Record set:

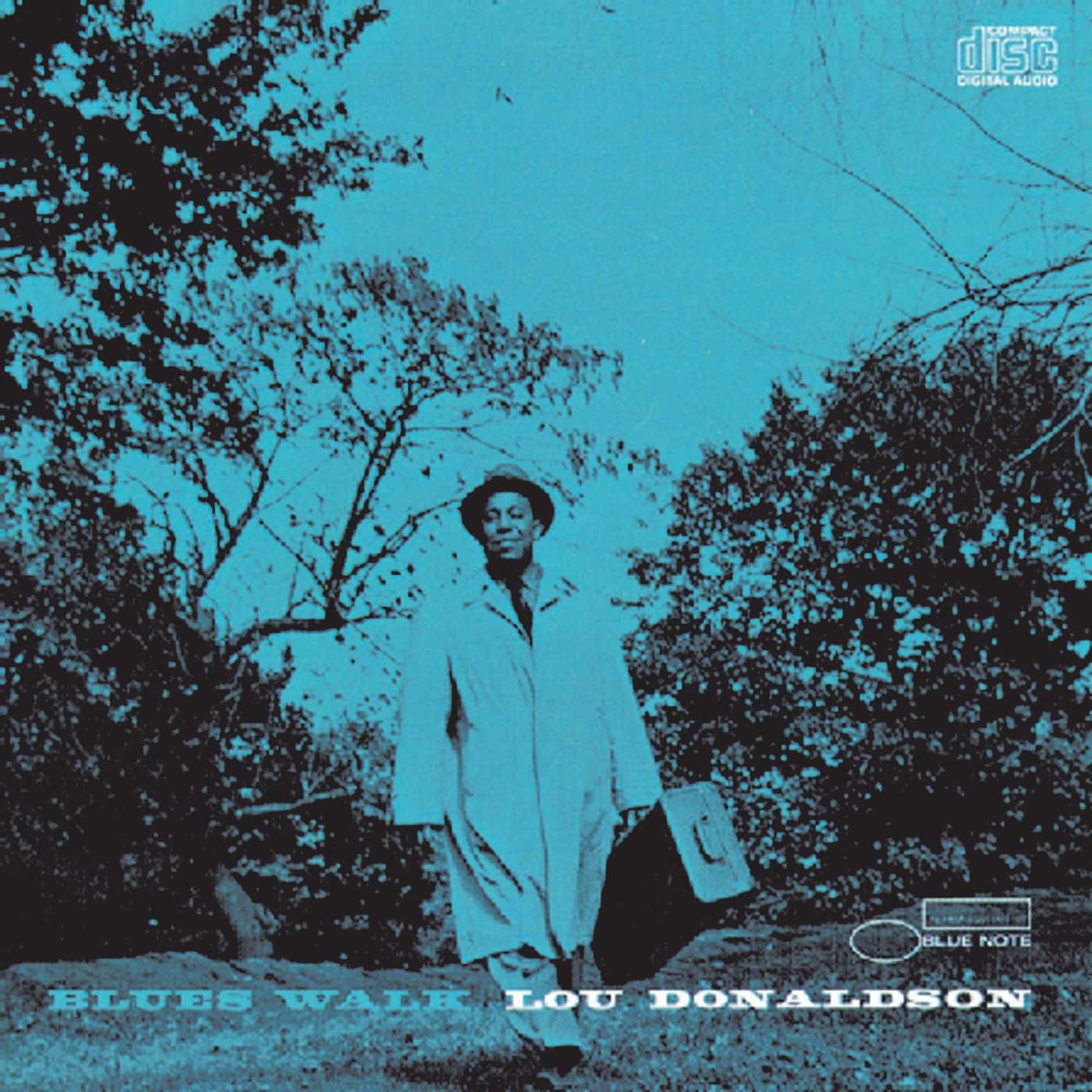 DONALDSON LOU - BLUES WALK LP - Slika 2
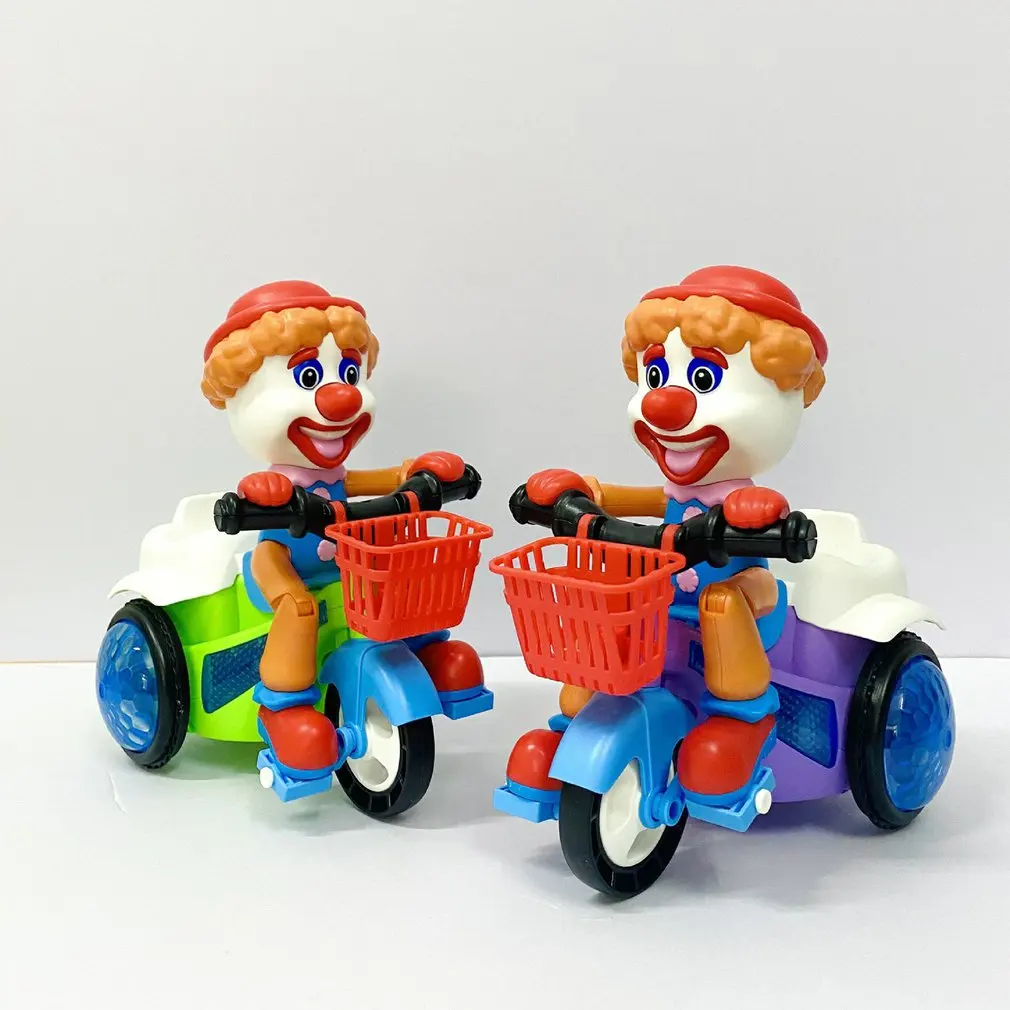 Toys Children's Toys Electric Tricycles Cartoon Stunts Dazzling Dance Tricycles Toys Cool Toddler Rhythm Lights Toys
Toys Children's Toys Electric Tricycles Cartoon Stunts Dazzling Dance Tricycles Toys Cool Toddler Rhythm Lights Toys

* * *

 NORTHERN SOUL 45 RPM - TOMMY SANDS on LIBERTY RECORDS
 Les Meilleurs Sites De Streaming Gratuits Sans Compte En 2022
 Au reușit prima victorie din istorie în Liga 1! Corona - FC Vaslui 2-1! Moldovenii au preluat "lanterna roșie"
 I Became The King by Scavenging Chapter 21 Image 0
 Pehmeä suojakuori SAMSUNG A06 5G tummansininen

==

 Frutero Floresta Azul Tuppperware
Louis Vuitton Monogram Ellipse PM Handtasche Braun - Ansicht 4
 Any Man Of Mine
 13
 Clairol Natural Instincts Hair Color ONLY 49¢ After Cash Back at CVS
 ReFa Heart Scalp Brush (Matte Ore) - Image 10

Task: From the records above, quote only the lines running from the line with "Au reușit prima" to the line with "Pehmeä suojakuori SAMSUNG", both lines included.

Solution:
 Au reușit prima victorie din istorie în Liga 1! Corona - FC Vaslui 2-1! Moldovenii au preluat "lanterna roșie"
 I Became The King by Scavenging Chapter 21 Image 0
 Pehmeä suojakuori SAMSUNG A06 5G tummansininen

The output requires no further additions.